Data for processing START
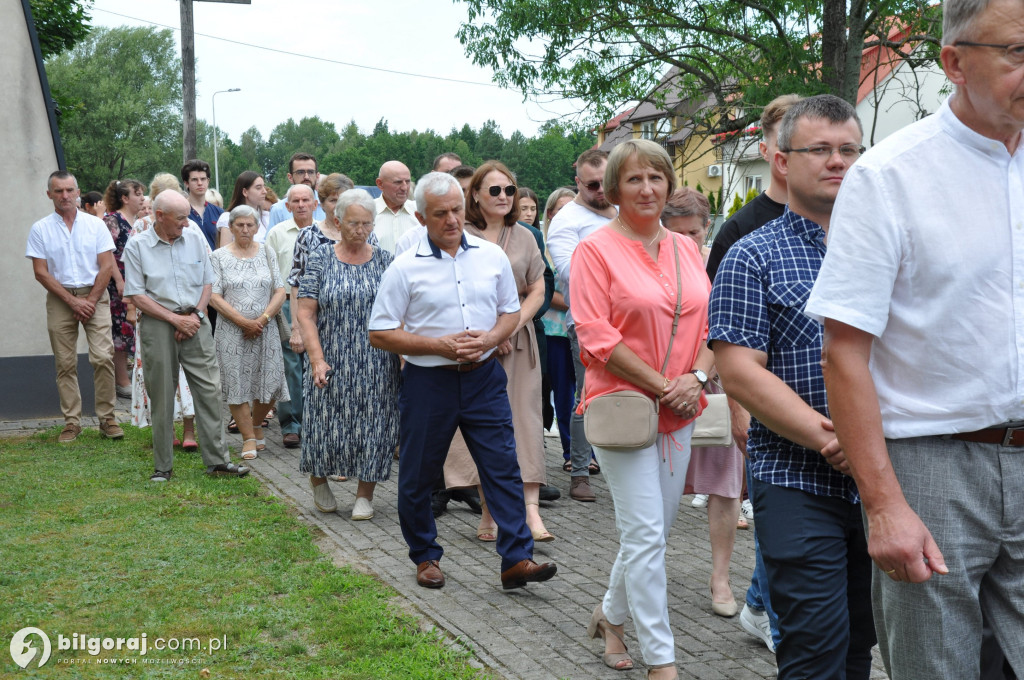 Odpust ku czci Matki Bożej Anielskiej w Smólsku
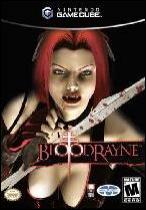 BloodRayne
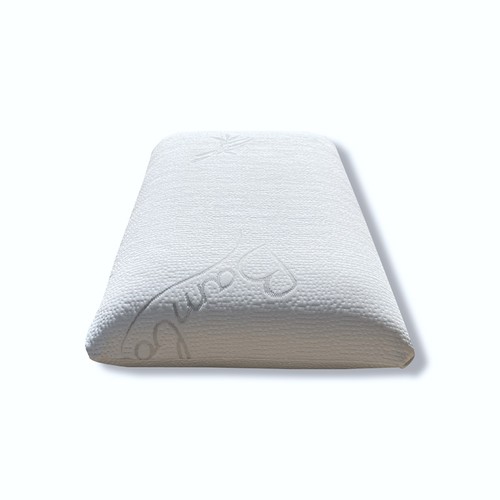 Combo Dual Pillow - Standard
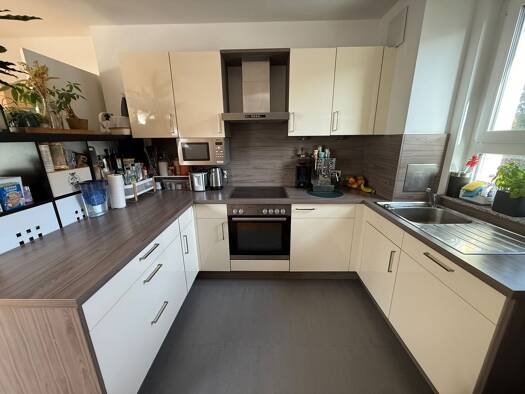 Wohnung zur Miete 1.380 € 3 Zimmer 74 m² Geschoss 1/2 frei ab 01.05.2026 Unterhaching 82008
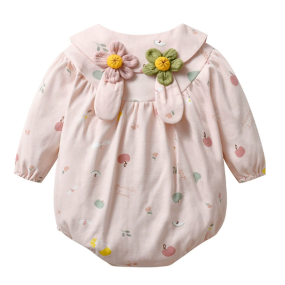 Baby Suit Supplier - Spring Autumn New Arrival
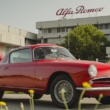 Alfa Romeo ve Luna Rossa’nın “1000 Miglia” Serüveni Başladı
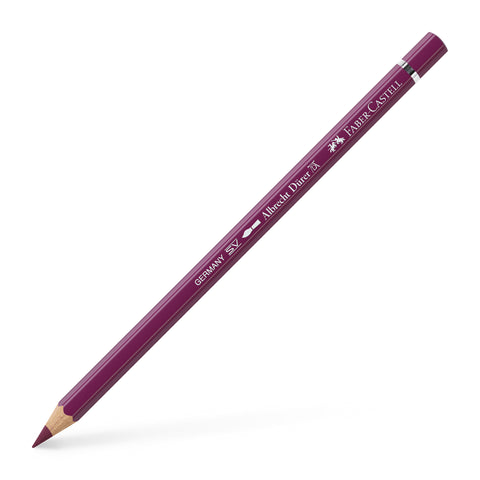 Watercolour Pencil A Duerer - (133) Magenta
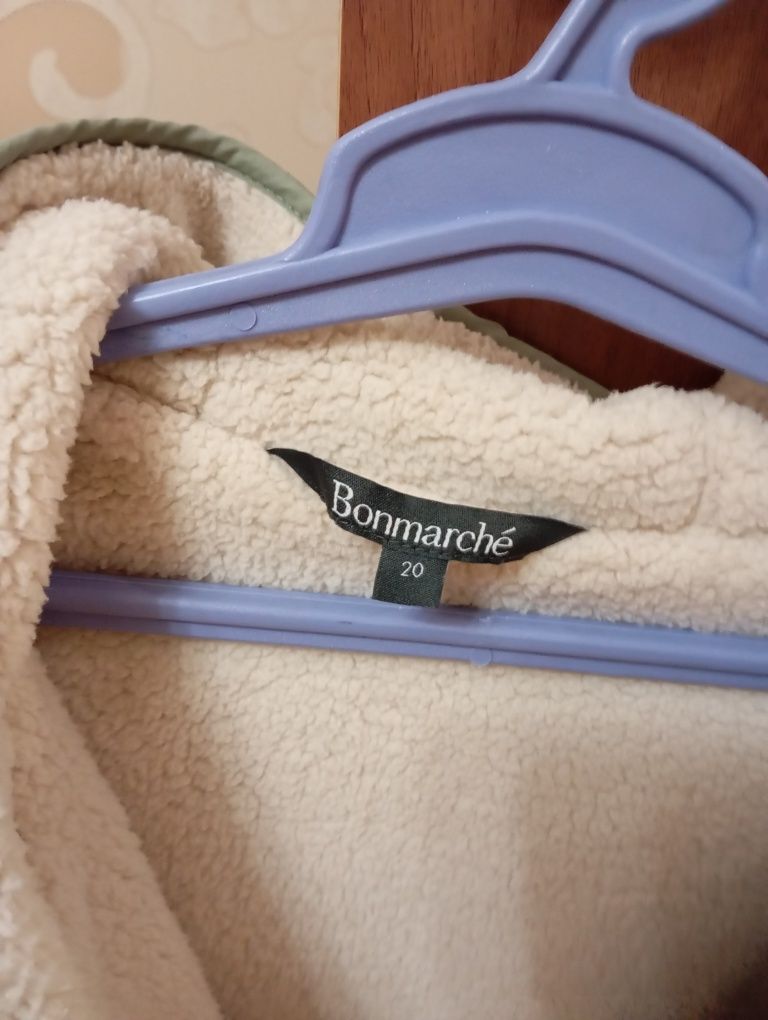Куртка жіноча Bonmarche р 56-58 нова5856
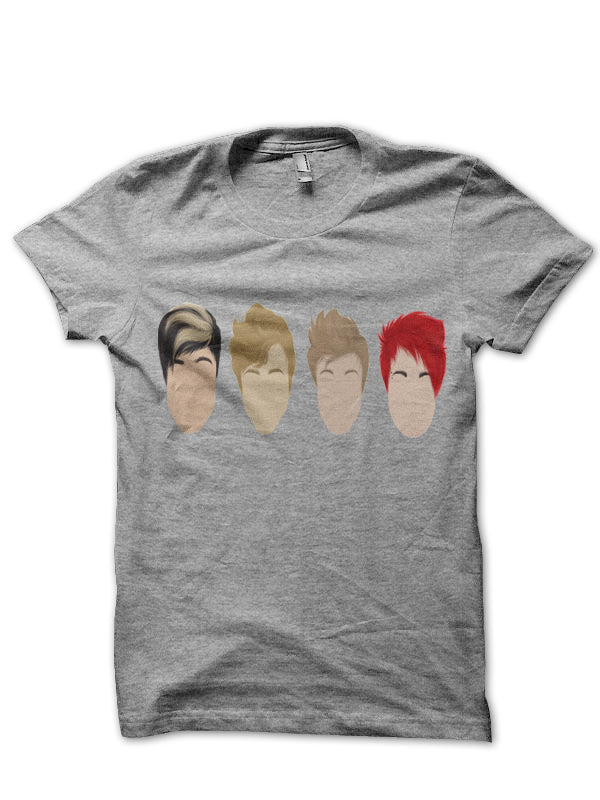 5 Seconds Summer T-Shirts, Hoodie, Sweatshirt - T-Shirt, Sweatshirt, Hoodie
Data for processing END
= Instructions for the task =
Your answer must be an exact copy of the entries above, with no pictures in it.

= Response to the exercise =
 Odpust ku czci Matki Bożej Anielskiej w Smólsku
 BloodRayne
 Combo Dual Pillow - Standard
 Wohnung zur Miete 1.380 € 3 Zimmer 74 m² Geschoss 1/2 frei ab 01.05.2026 Unterhaching 82008
 Baby Suit Supplier - Spring Autumn New Arrival
 Alfa Romeo ve Luna Rossa’nın “1000 Miglia” Serüveni Başladı
 Watercolour Pencil A Duerer - (133) Magenta
Куртка жіноча Bonmarche р 56-58 нова5856
 5 Seconds Summer T-Shirts, Hoodie, Sweatshirt - T-Shirt, Sweatshirt, Hoodie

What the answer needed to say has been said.